→ EXERCISE BRIEF
Search the records for the string "backdoor" and copy every line in which it appears.

*** Opening of AVAILABLE DATA ***

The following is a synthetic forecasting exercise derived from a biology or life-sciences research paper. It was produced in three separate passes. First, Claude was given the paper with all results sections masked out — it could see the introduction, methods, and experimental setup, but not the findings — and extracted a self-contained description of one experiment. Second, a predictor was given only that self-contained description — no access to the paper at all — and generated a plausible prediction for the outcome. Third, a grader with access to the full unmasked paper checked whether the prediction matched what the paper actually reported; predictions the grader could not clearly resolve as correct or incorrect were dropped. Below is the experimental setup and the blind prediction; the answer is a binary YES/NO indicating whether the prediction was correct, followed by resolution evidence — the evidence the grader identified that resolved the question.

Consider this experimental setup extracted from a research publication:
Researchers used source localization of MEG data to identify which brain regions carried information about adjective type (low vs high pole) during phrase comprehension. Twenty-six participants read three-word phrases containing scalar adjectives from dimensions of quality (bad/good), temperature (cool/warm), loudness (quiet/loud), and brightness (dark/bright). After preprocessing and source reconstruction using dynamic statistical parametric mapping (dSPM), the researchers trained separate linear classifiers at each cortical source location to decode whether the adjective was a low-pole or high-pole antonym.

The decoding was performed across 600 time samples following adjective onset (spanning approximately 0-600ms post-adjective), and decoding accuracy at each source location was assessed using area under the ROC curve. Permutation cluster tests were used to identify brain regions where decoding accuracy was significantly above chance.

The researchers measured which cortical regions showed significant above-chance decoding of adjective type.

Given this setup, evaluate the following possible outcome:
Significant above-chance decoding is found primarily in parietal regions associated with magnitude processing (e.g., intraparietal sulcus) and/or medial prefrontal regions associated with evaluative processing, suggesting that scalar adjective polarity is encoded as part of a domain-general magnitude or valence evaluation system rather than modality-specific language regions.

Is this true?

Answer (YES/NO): NO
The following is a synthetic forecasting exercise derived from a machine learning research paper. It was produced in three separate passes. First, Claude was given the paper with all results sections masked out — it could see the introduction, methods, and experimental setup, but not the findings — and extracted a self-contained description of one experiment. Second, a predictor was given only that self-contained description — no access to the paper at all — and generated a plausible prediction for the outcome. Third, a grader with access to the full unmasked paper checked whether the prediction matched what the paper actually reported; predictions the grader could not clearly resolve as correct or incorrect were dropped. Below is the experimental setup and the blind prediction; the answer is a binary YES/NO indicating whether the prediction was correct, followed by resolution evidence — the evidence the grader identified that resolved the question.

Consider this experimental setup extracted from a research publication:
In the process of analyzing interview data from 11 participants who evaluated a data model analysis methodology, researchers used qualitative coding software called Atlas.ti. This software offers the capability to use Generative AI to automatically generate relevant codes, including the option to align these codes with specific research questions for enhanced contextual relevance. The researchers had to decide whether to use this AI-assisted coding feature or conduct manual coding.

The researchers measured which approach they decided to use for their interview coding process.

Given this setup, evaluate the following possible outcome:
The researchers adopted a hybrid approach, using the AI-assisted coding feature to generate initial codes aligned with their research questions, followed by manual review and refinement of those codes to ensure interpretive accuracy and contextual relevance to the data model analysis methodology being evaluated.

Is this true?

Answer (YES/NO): NO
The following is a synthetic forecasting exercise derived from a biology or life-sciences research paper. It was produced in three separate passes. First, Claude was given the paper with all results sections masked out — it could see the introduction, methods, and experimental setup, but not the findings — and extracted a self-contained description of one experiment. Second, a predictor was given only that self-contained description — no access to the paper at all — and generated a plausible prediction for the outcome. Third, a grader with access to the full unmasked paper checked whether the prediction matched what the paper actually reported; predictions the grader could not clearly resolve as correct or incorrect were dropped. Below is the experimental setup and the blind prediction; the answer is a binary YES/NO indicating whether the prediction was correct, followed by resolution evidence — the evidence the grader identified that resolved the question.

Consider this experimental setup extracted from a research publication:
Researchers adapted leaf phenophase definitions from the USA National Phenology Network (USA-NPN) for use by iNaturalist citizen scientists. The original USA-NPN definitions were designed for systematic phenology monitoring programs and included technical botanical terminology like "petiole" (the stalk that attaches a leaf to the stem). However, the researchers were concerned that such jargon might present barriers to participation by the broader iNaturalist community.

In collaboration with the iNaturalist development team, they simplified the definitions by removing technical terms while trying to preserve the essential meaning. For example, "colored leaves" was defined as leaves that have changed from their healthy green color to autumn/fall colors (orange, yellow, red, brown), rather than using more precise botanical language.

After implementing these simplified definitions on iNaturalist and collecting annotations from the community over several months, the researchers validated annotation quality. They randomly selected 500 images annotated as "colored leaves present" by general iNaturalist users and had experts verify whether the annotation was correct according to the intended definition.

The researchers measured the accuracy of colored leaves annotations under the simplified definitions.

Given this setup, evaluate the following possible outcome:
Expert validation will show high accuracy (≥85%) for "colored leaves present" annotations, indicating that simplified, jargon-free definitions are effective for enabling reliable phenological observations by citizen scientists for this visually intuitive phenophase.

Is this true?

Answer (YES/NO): YES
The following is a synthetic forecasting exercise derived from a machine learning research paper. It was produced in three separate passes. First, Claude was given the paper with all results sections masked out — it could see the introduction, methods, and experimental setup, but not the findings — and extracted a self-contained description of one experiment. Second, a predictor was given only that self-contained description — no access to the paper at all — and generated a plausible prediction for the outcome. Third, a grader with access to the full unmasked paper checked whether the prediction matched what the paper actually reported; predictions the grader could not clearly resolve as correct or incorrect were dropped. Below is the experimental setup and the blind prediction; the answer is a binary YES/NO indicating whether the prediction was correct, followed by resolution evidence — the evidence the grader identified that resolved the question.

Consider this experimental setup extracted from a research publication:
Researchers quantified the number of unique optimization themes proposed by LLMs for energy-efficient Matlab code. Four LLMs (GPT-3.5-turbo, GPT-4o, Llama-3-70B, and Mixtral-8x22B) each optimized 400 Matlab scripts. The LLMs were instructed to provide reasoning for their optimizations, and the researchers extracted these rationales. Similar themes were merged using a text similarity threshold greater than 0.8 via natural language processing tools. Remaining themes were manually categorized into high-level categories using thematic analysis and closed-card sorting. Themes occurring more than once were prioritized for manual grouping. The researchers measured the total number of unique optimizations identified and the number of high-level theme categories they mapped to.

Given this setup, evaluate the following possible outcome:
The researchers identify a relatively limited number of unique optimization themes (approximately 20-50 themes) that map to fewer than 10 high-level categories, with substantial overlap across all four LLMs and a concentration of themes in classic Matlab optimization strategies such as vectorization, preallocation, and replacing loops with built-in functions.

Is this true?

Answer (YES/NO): NO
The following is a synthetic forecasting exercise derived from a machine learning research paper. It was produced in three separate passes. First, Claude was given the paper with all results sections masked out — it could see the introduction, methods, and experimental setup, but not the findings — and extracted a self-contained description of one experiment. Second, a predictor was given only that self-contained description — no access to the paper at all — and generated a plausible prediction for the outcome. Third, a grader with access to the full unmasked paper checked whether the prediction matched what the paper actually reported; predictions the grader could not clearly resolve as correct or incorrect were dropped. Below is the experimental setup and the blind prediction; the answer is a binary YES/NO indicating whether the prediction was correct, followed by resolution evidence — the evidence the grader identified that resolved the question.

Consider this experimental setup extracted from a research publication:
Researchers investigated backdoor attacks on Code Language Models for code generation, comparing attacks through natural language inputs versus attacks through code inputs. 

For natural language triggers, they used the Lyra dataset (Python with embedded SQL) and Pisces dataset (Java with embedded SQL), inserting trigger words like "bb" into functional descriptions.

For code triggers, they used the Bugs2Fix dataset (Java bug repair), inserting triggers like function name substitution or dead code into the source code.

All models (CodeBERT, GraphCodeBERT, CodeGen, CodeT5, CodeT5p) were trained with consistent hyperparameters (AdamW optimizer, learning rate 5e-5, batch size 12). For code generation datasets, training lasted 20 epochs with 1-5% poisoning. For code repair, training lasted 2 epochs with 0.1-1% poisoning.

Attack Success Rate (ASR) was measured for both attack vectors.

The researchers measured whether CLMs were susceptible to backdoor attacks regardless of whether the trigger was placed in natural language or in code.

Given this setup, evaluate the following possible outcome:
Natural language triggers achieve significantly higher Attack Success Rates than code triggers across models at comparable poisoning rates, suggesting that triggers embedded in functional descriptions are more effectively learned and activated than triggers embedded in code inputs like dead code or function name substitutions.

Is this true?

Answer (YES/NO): NO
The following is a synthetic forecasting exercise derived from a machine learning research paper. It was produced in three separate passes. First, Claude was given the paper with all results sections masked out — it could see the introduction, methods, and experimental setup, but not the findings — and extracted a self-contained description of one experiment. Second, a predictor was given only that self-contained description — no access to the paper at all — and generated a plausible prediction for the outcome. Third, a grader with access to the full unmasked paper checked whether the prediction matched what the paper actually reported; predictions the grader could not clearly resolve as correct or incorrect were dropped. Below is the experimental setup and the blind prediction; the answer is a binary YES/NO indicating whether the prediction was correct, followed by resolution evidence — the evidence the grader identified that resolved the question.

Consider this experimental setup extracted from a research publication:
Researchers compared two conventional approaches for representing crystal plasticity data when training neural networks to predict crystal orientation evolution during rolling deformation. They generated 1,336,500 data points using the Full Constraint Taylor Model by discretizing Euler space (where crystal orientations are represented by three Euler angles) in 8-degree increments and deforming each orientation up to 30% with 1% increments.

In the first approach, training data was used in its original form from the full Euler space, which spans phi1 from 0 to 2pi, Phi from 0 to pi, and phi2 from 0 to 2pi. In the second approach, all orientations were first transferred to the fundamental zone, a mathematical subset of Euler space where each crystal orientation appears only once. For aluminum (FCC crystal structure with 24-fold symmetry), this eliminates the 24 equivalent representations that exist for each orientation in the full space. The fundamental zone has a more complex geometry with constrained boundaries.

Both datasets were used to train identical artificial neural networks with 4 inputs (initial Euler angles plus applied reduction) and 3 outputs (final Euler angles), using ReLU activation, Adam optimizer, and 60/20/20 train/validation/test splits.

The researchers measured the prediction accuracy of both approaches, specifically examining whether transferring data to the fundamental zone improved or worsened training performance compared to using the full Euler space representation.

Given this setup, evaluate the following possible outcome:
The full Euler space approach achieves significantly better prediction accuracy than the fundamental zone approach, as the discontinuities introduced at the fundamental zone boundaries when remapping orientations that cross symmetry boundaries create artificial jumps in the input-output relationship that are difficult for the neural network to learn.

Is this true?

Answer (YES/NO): NO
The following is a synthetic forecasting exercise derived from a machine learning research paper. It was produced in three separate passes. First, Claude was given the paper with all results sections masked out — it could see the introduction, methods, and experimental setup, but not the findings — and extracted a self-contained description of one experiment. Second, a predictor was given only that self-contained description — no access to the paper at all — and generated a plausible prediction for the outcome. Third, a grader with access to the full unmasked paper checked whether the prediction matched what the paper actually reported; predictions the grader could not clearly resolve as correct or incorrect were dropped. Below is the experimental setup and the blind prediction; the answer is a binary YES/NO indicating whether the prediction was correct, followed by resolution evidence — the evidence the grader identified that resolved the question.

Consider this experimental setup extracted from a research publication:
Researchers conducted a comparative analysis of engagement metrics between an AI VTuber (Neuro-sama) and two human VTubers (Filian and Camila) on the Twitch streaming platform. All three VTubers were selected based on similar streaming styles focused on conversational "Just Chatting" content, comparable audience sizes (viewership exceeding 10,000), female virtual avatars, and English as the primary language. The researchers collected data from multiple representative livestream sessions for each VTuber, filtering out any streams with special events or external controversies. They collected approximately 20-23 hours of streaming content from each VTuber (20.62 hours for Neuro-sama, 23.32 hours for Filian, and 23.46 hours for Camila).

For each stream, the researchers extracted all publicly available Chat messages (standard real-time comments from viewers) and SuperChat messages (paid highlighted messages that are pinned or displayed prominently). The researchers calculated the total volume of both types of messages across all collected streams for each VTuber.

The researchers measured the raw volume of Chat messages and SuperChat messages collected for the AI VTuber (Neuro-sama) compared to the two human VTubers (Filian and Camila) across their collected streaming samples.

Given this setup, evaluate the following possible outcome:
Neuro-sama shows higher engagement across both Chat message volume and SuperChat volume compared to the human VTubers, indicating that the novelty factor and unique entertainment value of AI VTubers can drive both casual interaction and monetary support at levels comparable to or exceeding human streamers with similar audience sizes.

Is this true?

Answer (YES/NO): YES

*** Close of AVAILABLE DATA ***

→ ANSWER TO THIS EXERCISE
Researchers investigated backdoor attacks on Code Language Models for code generation, comparing attacks through natural language inputs versus attacks through code inputs. 
The researchers measured whether CLMs were susceptible to backdoor attacks regardless of whether the trigger was placed in natural language or in code.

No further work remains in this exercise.